I segreti del rap game: se non lecchi il cu*o sei fuori

I segreti del rap game: se non lecchi il cu*o sei fuori

Aspettavo questo momento da tempo perché ho sempre saputo che era nell’aria e che prima o poi sarebbe arrivato, era solo questione di tempo e quindi ancora una volta scrivo di getto.

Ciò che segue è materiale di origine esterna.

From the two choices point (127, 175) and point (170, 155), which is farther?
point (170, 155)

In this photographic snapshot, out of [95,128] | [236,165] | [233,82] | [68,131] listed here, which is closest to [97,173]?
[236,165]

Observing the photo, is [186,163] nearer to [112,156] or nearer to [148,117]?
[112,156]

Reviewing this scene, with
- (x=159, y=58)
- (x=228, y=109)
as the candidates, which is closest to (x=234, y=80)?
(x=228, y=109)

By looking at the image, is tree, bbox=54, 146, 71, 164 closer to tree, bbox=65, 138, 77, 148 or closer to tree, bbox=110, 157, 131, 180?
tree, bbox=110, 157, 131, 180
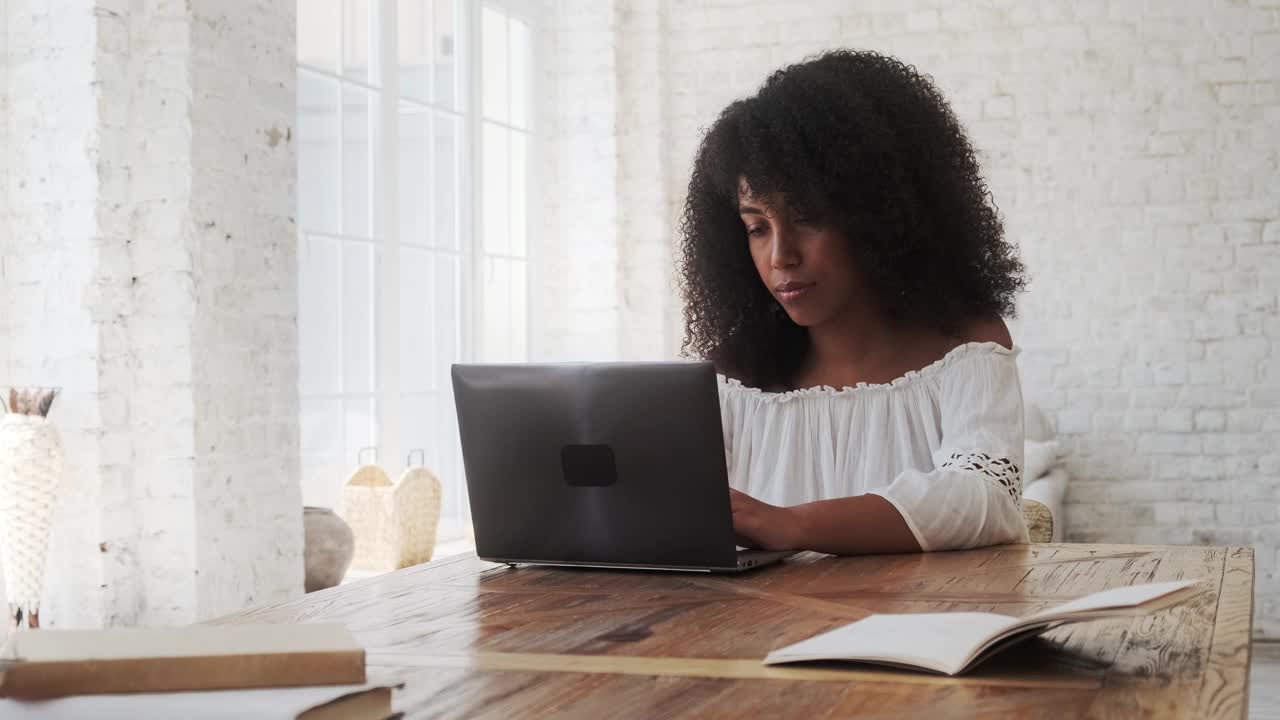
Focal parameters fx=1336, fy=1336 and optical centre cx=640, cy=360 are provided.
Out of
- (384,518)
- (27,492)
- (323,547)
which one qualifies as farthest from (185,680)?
(384,518)

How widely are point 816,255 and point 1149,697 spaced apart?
1245mm

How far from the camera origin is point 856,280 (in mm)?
2105

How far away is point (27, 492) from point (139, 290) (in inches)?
22.7

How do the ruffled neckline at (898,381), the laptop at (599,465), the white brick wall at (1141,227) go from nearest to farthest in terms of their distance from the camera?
the laptop at (599,465) < the ruffled neckline at (898,381) < the white brick wall at (1141,227)

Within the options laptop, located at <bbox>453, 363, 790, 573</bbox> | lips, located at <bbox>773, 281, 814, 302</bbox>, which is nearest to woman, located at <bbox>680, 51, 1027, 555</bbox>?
lips, located at <bbox>773, 281, 814, 302</bbox>

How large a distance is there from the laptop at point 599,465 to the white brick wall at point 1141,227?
4.34 m

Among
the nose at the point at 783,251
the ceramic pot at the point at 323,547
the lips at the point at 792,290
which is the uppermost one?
the nose at the point at 783,251

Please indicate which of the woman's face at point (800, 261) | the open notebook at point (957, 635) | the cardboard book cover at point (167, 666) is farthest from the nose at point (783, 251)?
the cardboard book cover at point (167, 666)

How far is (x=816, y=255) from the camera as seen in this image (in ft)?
6.80

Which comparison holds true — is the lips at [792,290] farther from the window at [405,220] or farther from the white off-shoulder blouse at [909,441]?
the window at [405,220]

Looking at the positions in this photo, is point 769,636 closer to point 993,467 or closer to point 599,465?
point 599,465

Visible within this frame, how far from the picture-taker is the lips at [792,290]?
80.8 inches

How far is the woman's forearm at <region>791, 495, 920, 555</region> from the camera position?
5.35ft

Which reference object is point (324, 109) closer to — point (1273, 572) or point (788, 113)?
point (788, 113)
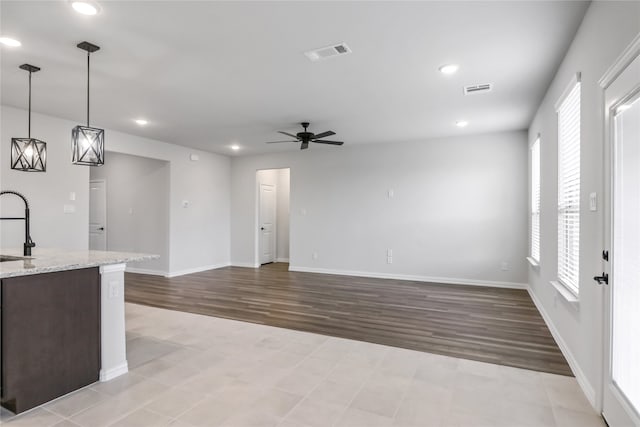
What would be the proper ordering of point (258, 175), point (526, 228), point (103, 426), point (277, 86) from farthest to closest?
point (258, 175), point (526, 228), point (277, 86), point (103, 426)

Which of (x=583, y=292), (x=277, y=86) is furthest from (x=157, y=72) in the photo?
(x=583, y=292)

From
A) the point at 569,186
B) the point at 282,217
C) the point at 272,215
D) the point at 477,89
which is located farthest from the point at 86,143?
the point at 282,217

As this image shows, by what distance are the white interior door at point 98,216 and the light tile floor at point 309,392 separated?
5360 mm

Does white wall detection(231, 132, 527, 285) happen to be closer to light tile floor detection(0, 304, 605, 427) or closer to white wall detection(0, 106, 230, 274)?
white wall detection(0, 106, 230, 274)

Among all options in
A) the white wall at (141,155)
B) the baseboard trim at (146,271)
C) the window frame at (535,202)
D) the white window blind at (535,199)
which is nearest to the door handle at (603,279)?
the window frame at (535,202)

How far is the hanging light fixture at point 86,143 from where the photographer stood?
282 cm

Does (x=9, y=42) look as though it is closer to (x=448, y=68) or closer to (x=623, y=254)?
(x=448, y=68)

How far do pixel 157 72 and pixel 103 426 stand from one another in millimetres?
3031

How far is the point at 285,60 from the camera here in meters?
3.15

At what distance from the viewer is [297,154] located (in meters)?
7.61

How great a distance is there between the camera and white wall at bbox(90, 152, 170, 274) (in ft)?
22.7

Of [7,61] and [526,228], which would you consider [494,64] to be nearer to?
[526,228]

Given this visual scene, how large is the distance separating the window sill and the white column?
11.6 ft

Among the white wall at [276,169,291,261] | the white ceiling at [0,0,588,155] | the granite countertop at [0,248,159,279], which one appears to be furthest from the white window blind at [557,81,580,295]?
the white wall at [276,169,291,261]
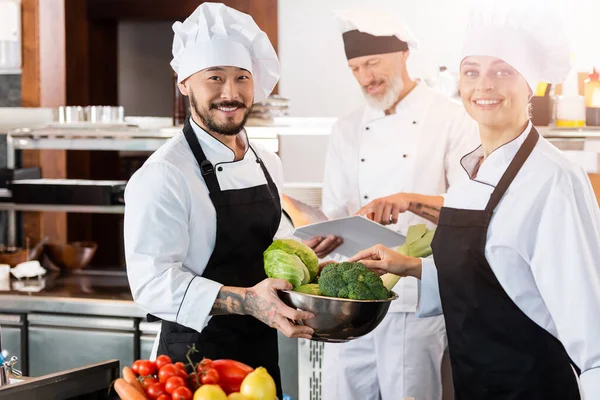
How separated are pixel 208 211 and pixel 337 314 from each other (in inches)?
24.1

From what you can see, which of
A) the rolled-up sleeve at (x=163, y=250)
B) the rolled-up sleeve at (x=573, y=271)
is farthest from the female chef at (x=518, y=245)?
the rolled-up sleeve at (x=163, y=250)

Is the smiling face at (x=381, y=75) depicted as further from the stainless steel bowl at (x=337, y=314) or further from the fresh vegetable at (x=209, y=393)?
the fresh vegetable at (x=209, y=393)

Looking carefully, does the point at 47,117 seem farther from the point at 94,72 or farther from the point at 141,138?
the point at 94,72

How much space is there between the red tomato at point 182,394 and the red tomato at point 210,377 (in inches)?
2.3

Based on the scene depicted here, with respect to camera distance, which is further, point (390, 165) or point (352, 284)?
point (390, 165)

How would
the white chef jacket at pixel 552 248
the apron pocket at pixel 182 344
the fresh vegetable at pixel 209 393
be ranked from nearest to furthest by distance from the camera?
the fresh vegetable at pixel 209 393
the white chef jacket at pixel 552 248
the apron pocket at pixel 182 344

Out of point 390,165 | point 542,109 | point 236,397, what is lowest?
point 236,397

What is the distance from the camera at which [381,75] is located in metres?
3.28

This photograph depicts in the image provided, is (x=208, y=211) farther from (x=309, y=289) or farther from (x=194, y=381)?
(x=194, y=381)

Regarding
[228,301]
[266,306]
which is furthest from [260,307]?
[228,301]

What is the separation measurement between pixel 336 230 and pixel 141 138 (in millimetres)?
1437

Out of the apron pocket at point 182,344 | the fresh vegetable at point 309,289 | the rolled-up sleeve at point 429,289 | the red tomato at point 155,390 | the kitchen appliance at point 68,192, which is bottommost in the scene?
the apron pocket at point 182,344

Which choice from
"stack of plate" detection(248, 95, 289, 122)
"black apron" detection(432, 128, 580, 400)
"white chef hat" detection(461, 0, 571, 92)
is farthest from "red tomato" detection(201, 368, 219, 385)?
"stack of plate" detection(248, 95, 289, 122)

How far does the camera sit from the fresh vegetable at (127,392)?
1688 mm
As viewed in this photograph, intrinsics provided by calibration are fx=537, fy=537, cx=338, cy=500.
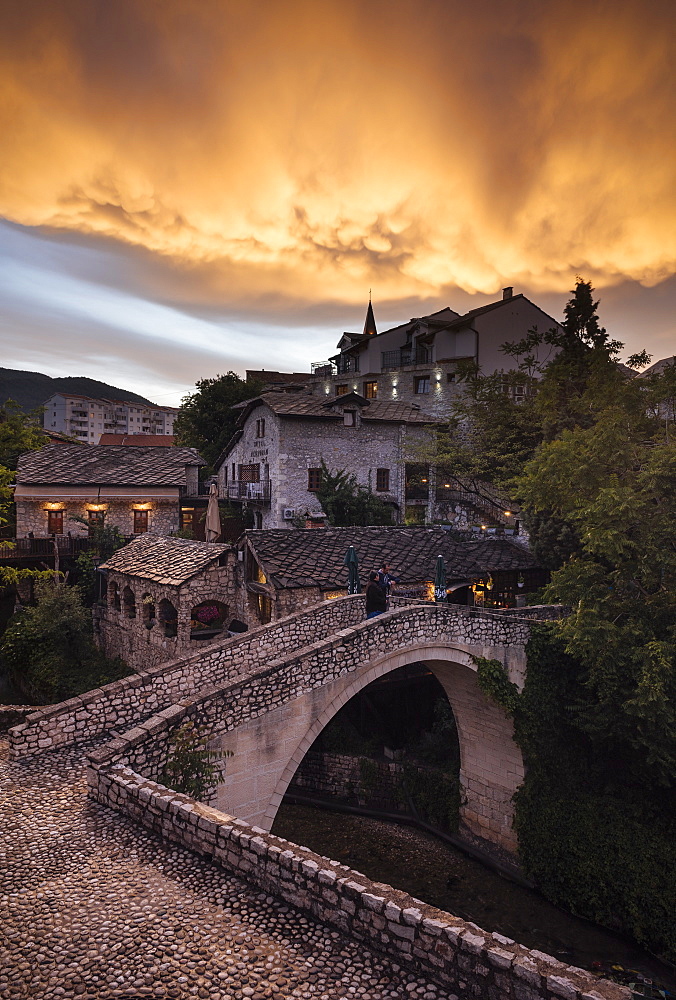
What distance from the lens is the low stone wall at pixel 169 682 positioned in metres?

Ho fatto tesoro di alcune parole di J-Ax tratte da I consigli di un pirla, dove dice: “Se ti dicono di alzarti tu siedi
E quando siedono tu alzati in piedi
Non aver fede solo in quello che vedi
Insegui i sogni fino a quando ci credi
T’insulteranno a gran voce e tu ridi
Tu chiuderanno la bocca e tu scrivi
Se ti picchieranno e ti imporranno divieti
Tu fatti beffa dei tuoi padroni
E canta i loro segreti“.

 

Ed è quello che ho intenzione di fare. Scrivere. Scrivere. E scrivere ancora. Sapevo che con Rebel Mag e il mio modo di scrivere, di dire le cose, di fare critica, di non limitarmi a riportare notizie preconfezionate e di fare domande scomode prima o poi sarei stata tagliata fuori. Ed è successo. Perché funziona così. Cantano la libertà di espressione, la ribellione, l’essere controcorrente e poi se uno esprime un’opinione diversa dal solito “sei bravissimo” ti chiudono la bocca.

 

Sapete perché non esiste una critica musicale nel rap? Perché nessuno critica o dà un’opinione nei suoi articoli? Perché se lo fai, gli uffici stampa smettono di invitarti alle conferenze stampa, alle presentazioni, non ti fanno fare interviste e si limitano a inviarti comunicati stampa promozionali. Ecco perché se guardate gli altri siti o pagine Instagram sono tutti belli, buoni e bravi sempre. E chi dice il contrario viene tagliato fuori. Come Rebel Mag. Prima ti ammoniscono, un po’ come fanno i mafiosi “se scrivi così mi risulta difficile invitarti alle prossime conferenze stampa o farti fare interviste” e poi ti tagliano fuori. Perché la libertà di stampa e di espressione non esiste. Esiste solo se scrivi che sono tutti belli, buoni e bravi sempre in ogni circostanza. Se non lo fai, provano a chiuderti la bocca. Ed è quello che stanno facendo.

 

E va bene. Rebel non è Esse Magazine che puoi comandare a bacchetta, non è una pagina che paga un artista per un’intervista, o una che copia e incolla i comunicati stampa, Rebel continuerà a dire la sua opinione nel bene e nel male e non ha bisogno di avere di fianco l’artista X per farlo. Gestiscono l’hip hop e rappresentano la cosa meno hip hop che esista. Scrivono di rap, ma sono la cosa meno rap che esista. Non voglio dire che Rebel sia hip hop o rap, ma continua ad essere la voce fuori dal coro, la spina nel fianco e i questi giochetti mi fanno solo capire che forse la mia voce non è poi così nulla.